→ **Source**:
+ + +

Case Name : The Commissioner Salem Municipal Corporation Vs. The Commissioner of Central Excise (Madras High Court)
Appeal Number : Writ Petition No. 32176 Of 2012
Date of Judgement/Order : 05/03/2013
Related Assessment Year :

HIGH COURT OF MADRAS

Commissioner, Salem Municipal Corpn.

Versus

Commissioner of Central Excise

WRIT PETITION NO. 32176 OF 2012
M.P. Nos. 1 & 2 of 2012

MARCH 5, 2013

ORDER

1. The Order-in-Original passed by the Commissioner of Central Excise in C.No.No.V/RIP/15/18/2011-ST.ADJ/Order Sl.No.03/2012 (ST), dated 21.8.2012 has been called in question in this writ petition, seeking to quash the same.

2. The petitioner-Salem Municipal Corporation is a statutory body and owns number of properties both movable and immovable, vacant land, markets, chandais, etc. and it has leased or given on license the properties on monthly or annual basis for one year or for three years by tender-cum-public auction and the same will be renewed as per the prevailing Government Orders and the lease amount or license fee would be paid to the Corporation. While so, Service Tax was introduced on renting of immovable property service with effect from 01.6.2007 by the amendment of Finance Act, 1994 by Finance Act, 2007. Further by the amendment in the year 2010, certain other immovable properties were also included for payment of service tax with effect from 01.06.2007. The respondent informed the petitioner by his letters dated 01.6.2010 and 18.6.2010 that renting of immovable property service had become a taxable service with effect from 01.6.2007 and service tax has to be paid at the appropriate rate on the gross amount received for rendering such service. On such intimation, the petitioner took earnest efforts to collect service tax from the lessees/licencees. Since the new tax was extended to the service with retrospective effect and three years had lapsed from 01.06.2007, the petitioner found it very difficult to collect the service tax from the lessees/licencees. However, the petitioner collected the service tax for both the earlier period and for the current period and paid it to the respondent a total amount of Rs. 48,34,431/- as detailed below:

08.02.2012 : Rs.10,31,796.00
11.09.2012 : Rs. 9,80,442.00
31.10.2012 : Rs. 5,82,823.00
05.11.2012 : Rs.22,39,370.00

3. According to the petitioner, the respondent has wrongly interpreted Section 11(A)(1) of the Central Excise Act and Section 73(1) of the Finance Act in invoking the extended period for demanding tax and also wrongly concluded that by not registering and paying service tax in time, the petitioner has an intention to evade the payment of tax, which is baseless, erroneous and arbitrary. Moreover, the respondent erred in imposing the penalty of Rs.5,000/- for failure to apply for Registration within the prescribed time limit and imposing a further penalty of Rs.1,06,05,791/- for delayed payment. According to the petitioner, as per the amount payable by the lessees and licencees the service tax payable by the petitioner is only Rs.48,34,321/- and the respondent did not have any material to demand service tax of Rs.1,06,05,791/- and to impose a penalty equal to the said amount. Based on the income mentioned in the trial balance sheet as the income from the immovable properties rented out to various third parties, the respondent passed the impugned order. The income mentioned in the trial balance sheet include property tax and income from some of the immovable properties like toilet, etc., which are excluded from the purview of service tax on rent from immovable properties and therefore, the calculation made by the respondent is erroneous. According to the petitioner, the statutory appeal is not an effective remedy, as the impugned order is passed without jurisdiction and discloses non application of mind. Therefore, they have prayed for quashing the impugned order.

+ + +

→ **Given instruction**:
In the court order, why does the petitioner consider the respondent's tax calculation erroneous? Explain in one to three sentences.

→ **Data segment**:
+ + +

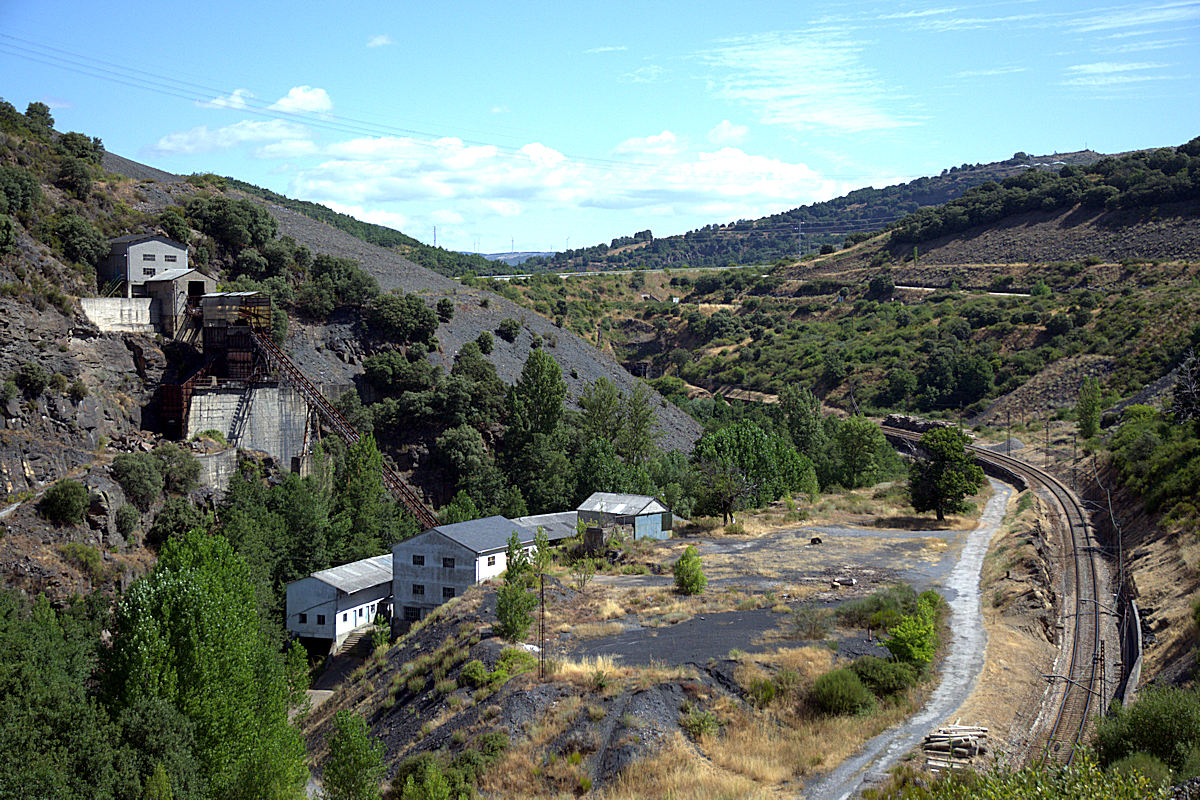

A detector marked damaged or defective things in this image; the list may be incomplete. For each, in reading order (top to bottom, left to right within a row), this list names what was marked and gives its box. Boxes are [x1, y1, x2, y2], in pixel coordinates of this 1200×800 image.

+ + +

→ **Full solution**:
The respondent based its order on the income shown in the trial balance sheet as income from immovable properties rented to third parties. According to the petitioner, that income includes property tax and income from some immovable properties, such as toilets, that are excluded from service tax on rent from immovable properties.